**Task requirements:**
1. In the Labelapp file structure, what does the comment on app/page.tsx say that file is?
2. List every file that the Labelapp file structure places directly inside the lib/ folder.
3. Translate the header line of the Labelapp file structure, "Labelapp file structure (no src/ — flat root, consistent with shadcn)", into Spanish.

**Excerpt provided:**
>> begin

Labelapp file structure (no src/ — flat root, consistent with shadcn)

labelapp/
  package.json
  next.config.ts
  tsconfig.json                       # @/* maps to ./*
  drizzle.config.ts
  playwright.config.ts
  components.json                     # shadcn config
  .env.local                          # DATABASE_URL
  db/
    index.ts                          # drizzle client
    schema.ts                         # tables above
  lib/
    utils.ts                          # shadcn cn() helper
    sampling.ts                       # stratified sampling logic
    assignment.ts                     # BIBD assignment generation
    metrics.ts                        # Cohen's kappa, Krippendorff's alpha
    quiz-questions.ts                 # question bank
  components/
    ui/                               # shadcn components
  app/
    layout.tsx                        # root layout
    globals.css                       # Tailwind + shadcn theme
    page.tsx                          # login screen
    dashboard/
      page.tsx                        # annotator dashboard (progress, start session)

>> end

**Supplied information:**
>> begin

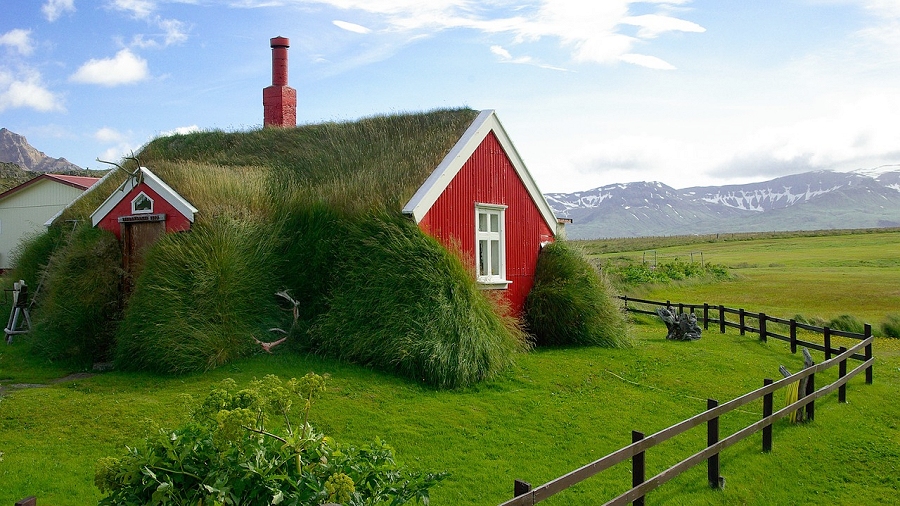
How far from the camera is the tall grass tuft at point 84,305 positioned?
13234 millimetres

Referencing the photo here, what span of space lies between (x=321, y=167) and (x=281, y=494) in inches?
505

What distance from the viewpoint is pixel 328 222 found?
13867mm

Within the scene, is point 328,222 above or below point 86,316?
above

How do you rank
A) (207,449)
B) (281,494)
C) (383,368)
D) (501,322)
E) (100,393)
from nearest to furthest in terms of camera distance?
(281,494)
(207,449)
(100,393)
(383,368)
(501,322)

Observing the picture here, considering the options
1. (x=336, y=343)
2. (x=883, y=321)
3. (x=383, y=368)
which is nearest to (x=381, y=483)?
(x=383, y=368)

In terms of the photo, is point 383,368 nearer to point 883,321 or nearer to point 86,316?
point 86,316

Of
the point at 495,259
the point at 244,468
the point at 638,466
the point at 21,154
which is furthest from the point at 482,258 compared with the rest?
the point at 21,154

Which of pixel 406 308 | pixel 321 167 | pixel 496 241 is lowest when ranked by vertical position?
pixel 406 308

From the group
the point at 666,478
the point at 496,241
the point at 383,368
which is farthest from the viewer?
the point at 496,241

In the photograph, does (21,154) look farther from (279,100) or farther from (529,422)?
(529,422)

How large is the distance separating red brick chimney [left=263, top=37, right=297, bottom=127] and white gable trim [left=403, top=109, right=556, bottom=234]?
26.0 ft

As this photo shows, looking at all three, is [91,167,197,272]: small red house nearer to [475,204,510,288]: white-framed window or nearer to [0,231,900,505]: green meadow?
[0,231,900,505]: green meadow

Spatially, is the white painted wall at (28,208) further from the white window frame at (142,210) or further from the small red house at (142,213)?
the white window frame at (142,210)

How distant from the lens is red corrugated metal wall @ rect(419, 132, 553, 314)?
14289 millimetres
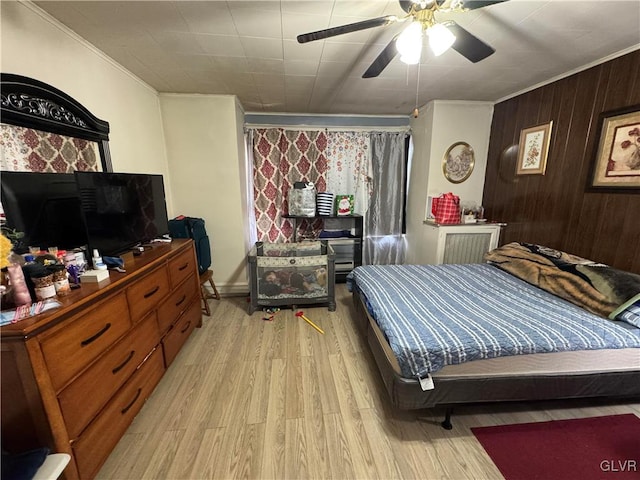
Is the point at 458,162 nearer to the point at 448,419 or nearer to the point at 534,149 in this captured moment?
the point at 534,149

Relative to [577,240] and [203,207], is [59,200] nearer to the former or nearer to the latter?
[203,207]

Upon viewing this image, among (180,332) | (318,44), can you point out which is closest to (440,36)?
(318,44)

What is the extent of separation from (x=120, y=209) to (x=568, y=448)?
9.67 ft

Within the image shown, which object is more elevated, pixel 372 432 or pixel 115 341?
pixel 115 341

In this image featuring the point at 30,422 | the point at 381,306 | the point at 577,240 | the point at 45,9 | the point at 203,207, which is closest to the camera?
the point at 30,422

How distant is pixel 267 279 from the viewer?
2719 mm

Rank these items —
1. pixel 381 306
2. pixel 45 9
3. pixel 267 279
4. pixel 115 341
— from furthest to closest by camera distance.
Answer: pixel 267 279
pixel 381 306
pixel 45 9
pixel 115 341

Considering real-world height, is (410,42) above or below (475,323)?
above

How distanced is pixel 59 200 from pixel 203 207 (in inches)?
61.9

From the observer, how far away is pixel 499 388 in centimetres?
144

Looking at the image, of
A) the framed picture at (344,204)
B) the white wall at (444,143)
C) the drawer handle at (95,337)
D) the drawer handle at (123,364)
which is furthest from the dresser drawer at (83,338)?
Result: the white wall at (444,143)

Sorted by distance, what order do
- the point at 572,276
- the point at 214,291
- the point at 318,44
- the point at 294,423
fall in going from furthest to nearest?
the point at 214,291, the point at 572,276, the point at 318,44, the point at 294,423

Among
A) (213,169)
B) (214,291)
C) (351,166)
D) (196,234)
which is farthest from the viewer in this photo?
(351,166)

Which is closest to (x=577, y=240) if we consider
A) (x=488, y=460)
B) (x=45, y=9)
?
(x=488, y=460)
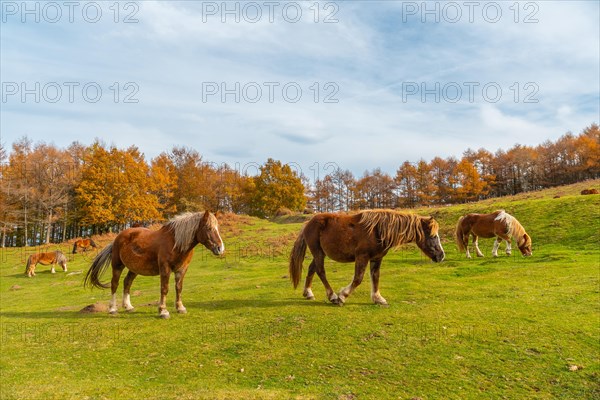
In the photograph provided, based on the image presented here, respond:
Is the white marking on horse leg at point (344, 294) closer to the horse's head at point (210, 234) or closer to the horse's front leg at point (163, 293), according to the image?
the horse's head at point (210, 234)

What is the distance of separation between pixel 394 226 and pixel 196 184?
5083cm

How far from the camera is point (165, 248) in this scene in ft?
28.6

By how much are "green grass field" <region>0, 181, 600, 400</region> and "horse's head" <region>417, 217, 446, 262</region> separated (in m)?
1.16

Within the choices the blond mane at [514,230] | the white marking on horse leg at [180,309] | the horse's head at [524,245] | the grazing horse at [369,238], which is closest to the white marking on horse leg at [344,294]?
the grazing horse at [369,238]

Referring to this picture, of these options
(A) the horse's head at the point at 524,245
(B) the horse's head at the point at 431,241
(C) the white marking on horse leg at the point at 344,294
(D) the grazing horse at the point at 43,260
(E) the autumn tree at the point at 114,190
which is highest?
(E) the autumn tree at the point at 114,190

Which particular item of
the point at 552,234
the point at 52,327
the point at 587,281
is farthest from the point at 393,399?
the point at 552,234

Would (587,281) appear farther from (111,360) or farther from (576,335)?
(111,360)

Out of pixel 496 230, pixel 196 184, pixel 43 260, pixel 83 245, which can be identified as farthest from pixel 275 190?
pixel 496 230

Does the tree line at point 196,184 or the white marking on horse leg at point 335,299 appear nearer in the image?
the white marking on horse leg at point 335,299

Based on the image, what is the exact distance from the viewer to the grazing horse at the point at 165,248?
27.9 feet

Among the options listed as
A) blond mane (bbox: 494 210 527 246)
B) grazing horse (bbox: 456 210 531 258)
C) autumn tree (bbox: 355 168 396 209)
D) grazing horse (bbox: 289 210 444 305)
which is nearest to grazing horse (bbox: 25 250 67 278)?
grazing horse (bbox: 289 210 444 305)

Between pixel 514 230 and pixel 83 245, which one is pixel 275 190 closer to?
pixel 83 245

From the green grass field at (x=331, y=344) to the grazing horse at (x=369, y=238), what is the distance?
34.9 inches

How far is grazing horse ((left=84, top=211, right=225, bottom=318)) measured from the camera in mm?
8516
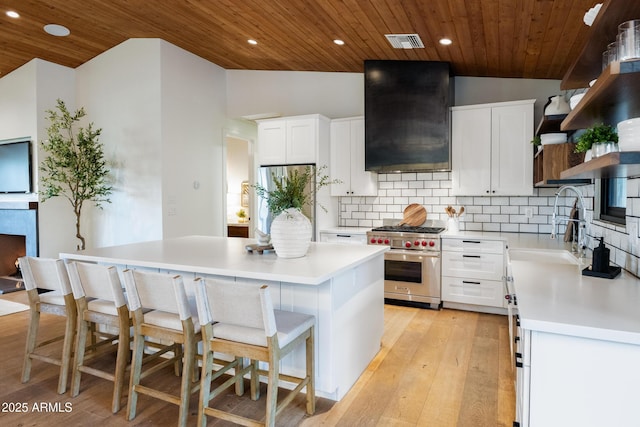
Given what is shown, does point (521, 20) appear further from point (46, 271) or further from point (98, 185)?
point (98, 185)

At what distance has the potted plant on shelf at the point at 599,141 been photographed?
5.34ft

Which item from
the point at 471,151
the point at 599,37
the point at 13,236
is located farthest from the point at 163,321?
the point at 13,236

>> end

**Response list:**
1. The login screen.

2. utils.ts, sampling.ts, assignment.ts, metrics.ts, quiz-questions.ts

3. Estructura de archivos de Labelapp (sin src/ — raíz plana, coherente con shadcn)